With a soft and mild curse, he tugged the fabric down so that it again covered his bare knee.

“Is your back troubling you?” Riona asked anxiously, as both she and Kenneth hurried forward to lend him a hand. “You didn’t help unload the wool, did you?”

“No, no, my beauty,” he assured her. “I let those young lads of Mac Heath do all the work.”

Kenneth shot Riona a disgruntled look. Mac Heath was not known for honest dealings and Riona didn’t doubt that if Kenneth had his way, they’d never speak to Mac Heath, let alone sell any wool to him.

“Why Mac Heath?” Kenneth asked.

“Because he gave me the best price.”

Riona and Kenneth exchanged another glance, only this time, Uncle Fergus intercepted it.

“Now, children,” he chided, although even his criticism was jovial, too. “There’s no need for such looks. I did as you suggested, Kenneth, and asked more than one how much he’d pay. Mac Heath gave the most.”

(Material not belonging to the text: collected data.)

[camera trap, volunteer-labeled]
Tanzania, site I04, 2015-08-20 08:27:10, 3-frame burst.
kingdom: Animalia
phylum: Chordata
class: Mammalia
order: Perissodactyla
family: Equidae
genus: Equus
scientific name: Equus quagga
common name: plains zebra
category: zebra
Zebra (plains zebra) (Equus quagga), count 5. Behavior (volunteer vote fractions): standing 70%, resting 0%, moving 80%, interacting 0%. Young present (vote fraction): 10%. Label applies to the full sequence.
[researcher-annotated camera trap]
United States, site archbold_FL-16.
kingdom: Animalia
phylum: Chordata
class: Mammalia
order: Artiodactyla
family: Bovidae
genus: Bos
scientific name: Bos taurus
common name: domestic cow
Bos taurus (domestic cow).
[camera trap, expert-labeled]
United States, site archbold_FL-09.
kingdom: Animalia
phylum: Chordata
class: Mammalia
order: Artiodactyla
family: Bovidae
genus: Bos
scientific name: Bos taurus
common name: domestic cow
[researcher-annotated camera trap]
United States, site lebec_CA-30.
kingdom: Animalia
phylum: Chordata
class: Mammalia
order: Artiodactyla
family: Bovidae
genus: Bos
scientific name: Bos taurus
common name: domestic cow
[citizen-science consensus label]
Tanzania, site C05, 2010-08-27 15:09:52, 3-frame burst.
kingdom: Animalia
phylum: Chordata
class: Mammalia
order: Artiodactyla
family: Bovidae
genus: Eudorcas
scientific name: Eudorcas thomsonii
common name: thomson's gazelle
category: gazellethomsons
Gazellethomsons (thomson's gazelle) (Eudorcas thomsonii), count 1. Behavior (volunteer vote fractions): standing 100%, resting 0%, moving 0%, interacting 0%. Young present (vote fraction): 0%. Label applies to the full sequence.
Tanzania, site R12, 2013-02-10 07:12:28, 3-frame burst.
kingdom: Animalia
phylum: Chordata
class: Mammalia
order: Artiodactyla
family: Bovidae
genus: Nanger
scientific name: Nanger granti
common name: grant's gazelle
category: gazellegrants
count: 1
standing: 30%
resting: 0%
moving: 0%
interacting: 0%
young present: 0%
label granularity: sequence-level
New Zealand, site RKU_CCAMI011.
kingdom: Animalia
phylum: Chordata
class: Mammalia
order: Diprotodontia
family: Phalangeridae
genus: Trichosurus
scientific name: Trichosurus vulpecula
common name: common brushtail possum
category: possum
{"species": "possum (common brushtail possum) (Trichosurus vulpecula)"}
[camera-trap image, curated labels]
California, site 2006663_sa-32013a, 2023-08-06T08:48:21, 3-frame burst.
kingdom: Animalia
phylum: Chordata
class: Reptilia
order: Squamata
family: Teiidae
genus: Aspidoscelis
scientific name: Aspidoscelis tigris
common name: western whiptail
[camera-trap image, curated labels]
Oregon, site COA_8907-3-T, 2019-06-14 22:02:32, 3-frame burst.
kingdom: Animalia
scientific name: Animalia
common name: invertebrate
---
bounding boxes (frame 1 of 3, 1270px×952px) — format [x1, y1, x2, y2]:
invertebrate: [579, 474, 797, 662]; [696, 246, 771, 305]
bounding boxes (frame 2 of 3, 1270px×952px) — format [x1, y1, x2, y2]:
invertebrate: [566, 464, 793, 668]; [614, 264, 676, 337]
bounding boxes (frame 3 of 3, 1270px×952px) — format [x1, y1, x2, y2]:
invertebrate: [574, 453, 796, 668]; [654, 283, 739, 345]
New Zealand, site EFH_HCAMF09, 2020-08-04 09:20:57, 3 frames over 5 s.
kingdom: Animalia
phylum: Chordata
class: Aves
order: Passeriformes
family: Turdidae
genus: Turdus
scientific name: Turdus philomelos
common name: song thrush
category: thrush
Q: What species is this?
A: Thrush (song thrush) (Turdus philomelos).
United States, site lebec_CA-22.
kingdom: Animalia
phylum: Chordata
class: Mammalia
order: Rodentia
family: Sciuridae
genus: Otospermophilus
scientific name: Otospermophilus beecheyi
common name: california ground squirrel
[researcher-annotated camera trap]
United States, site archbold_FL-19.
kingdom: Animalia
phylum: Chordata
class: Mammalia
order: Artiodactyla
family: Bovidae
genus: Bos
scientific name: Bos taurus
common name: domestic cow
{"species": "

Riona guessed Mac Heath had done that because his scales were weighted. Before they could say anything more about that, though, Uncle Fergus threw his arms about their shoulders and gave them another expansive smile as he steered them toward the hall.

“Now let me tell you what I heard. It’s wonderful, something that’s going to make all the difference in the world to you, Riona,” he finished with a nod in her direction.

She had no idea what that could possibly be, unless he’d heard of a way to feed a small household for free.

Uncle Fergus dropped his arms as they reached the hall, a low rectangular stone building ten feet by twenty.

“You know of Sir Nicholas of Dunkeathe? The Norman fellow King Alexander gave that huge estate to, the one south of here, as a reward for his service?” Uncle Fergus asked as he led the way over the rush-covered floor to the central hearth where a peat fire burned, even on this relatively mild June day.

“Yes, I’ve heard of him,” Riona replied warily, wondering what on earth that Norman mercenary could have to do with her.

“So have I,” Kenneth said. “He’s as arrogant as they come—which is saying a lot, since he’s a Norman.”

“He’s got some right to be arrogant, if what they say about him is true,” Uncle Fergus replied. “It’s not every man who can start with almost nothing and make his way so far in the world. Aye, and he’s handsome as well as rich, and a friend of the king to boot.”

“So what has he to do with Riona, or she with him?” his son asked with a puzzlement that matched Riona’s.

“She’s going to have a lot to do with him,” Uncle Fergus replied as he threw himself into the one and only chair to grace the interior of the hall. “Word’s gone out that he’s looking for a wife. Any and all who meet the requirements are welcome to attend him at his castle and he’s going to pick a bride from among them. We’re to be there by noon on the day of the feast of St. John the Baptist—Midsummer’s Day. Sir Nicholas wants to make his choice by Lammas.”

“From the twenty-third of June to the first day of August isn’t very long,” Kenneth noted. “Why is Sir Nicholas in such a hurry?”

“Anxious to have a wife to help him run his castle, I don’t doubt. And who better to be his bride than our Riona, eh?”